__OBJECTIVE__. Rewrite the listing from its first line through the line containing "677 centimetres", inclusive, replacing "baseball cap" with "ball cap" and leaving everything else unchanged.

__DATA FOR THIS EXERCISE__.
--*--

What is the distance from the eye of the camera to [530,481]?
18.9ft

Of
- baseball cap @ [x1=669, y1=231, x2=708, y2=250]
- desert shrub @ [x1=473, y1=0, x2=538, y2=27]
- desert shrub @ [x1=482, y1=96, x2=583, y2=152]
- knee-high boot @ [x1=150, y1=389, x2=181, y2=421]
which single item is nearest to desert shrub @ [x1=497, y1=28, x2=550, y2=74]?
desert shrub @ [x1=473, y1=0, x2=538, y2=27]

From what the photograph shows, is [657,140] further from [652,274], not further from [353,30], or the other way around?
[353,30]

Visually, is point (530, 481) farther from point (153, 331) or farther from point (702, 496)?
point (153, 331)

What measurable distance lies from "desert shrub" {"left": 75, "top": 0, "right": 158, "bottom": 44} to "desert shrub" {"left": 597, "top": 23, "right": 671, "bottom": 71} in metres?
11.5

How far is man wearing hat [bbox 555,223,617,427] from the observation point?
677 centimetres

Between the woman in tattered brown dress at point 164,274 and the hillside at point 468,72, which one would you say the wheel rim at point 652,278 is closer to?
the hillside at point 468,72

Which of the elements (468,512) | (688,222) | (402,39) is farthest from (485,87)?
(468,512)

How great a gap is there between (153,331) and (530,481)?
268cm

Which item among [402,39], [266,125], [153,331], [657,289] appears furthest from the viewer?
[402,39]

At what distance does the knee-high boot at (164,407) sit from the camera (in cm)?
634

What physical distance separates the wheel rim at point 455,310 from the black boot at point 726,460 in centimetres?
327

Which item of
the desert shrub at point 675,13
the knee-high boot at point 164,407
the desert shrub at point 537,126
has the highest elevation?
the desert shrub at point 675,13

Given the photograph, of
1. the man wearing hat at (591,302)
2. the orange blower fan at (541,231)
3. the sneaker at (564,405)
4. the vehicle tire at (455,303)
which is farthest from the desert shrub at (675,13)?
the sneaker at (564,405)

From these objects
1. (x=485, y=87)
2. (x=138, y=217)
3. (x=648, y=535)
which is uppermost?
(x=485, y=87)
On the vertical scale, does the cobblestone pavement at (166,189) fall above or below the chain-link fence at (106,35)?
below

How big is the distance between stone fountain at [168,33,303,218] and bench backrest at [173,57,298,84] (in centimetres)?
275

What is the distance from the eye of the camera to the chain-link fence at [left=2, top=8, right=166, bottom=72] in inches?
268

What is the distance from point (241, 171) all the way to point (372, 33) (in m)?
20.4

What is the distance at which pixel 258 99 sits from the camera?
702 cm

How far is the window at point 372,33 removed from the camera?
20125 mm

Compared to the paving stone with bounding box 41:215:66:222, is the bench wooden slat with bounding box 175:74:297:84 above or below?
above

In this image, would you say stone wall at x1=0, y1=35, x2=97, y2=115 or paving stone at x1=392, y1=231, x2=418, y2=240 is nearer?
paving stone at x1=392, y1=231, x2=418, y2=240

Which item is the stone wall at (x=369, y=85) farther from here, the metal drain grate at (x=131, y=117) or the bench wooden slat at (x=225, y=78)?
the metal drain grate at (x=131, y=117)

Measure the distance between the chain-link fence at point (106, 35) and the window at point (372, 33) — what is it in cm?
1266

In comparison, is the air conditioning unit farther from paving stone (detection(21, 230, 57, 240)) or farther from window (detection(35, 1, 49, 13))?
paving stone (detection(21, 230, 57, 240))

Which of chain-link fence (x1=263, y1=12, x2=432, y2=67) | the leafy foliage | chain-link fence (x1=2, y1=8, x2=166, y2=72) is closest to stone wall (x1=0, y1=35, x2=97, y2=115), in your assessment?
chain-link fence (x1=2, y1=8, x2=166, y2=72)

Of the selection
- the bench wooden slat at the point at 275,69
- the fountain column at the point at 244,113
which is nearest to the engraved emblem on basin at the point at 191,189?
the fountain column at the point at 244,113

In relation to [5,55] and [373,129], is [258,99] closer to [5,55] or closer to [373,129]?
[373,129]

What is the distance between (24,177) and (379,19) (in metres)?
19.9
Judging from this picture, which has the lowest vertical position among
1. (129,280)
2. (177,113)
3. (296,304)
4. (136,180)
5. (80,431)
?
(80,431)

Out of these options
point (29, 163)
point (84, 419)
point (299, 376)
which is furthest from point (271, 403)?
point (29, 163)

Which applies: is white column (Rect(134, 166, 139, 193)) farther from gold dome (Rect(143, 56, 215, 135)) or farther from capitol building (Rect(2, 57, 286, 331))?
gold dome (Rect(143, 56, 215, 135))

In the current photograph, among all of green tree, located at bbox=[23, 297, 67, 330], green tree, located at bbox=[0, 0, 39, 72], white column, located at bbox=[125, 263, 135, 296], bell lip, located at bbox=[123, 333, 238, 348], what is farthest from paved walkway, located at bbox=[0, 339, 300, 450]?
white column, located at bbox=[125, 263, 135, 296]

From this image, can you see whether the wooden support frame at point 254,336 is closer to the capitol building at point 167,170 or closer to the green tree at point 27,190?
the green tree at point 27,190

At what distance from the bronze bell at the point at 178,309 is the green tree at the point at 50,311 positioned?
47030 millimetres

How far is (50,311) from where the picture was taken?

--*--

__THE SOLUTION__.
What is the distance from the eye of the camera to [530,481]?
18.9ft

Of
- ball cap @ [x1=669, y1=231, x2=708, y2=250]
- desert shrub @ [x1=473, y1=0, x2=538, y2=27]
- desert shrub @ [x1=482, y1=96, x2=583, y2=152]
- knee-high boot @ [x1=150, y1=389, x2=181, y2=421]
which single item is nearest to desert shrub @ [x1=497, y1=28, x2=550, y2=74]?
desert shrub @ [x1=473, y1=0, x2=538, y2=27]

From what the photograph shows, is [657,140] further from [652,274], not further from [353,30], or the other way around?
[353,30]

Visually, is point (530, 481) farther from point (153, 331) or farther from point (702, 496)?
point (153, 331)

What measurable distance lies from "desert shrub" {"left": 75, "top": 0, "right": 158, "bottom": 44} to "desert shrub" {"left": 597, "top": 23, "right": 671, "bottom": 71} in metres?
11.5

How far is man wearing hat [bbox 555,223,617,427] from the observation point?
677 centimetres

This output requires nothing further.